* [Your assignment] Please give a word-for-word repeat of the line containing "Author: Undsgn" and all lines that come after it in the entries below, ending at the last line.

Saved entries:
--------

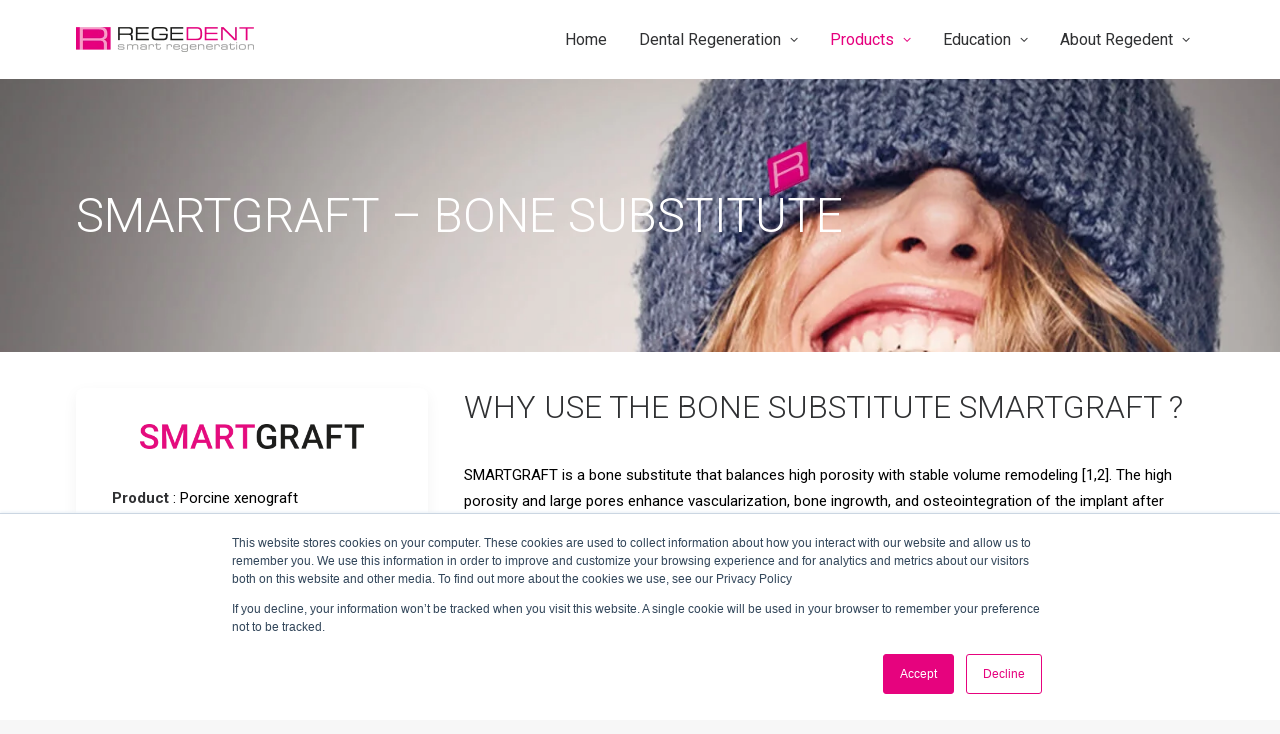

--- FILE ---
content_type: text/css; charset=utf-8
request_url: https://regedent.com/wp-content/themes/uncode/style.css
body_size: 97
content:
/*
Theme Name: Uncode
Theme URI: http://www.undsgn.com/uncode
Author: Undsgn
Author URI: http://www.undsgn.com
Description: Uncode is a pixel perfect WordPress Theme designed with terrific attention to details.
Version: 2.8.8
License: GNU General Public License v2 or later
License URI: http://www.gnu.org/licenses/gpl-2.0.html
Text Domain: uncode
Domain Path: /languages/
*/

--------

* [Result of this exercise]
Author: Undsgn
Author URI: http://www.undsgn.com
Description: Uncode is a pixel perfect WordPress Theme designed with terrific attention to details.
Version: 2.8.8
License: GNU General Public License v2 or later
License URI: http://www.gnu.org/licenses/gpl-2.0.html
Text Domain: uncode
Domain Path: /languages/
*/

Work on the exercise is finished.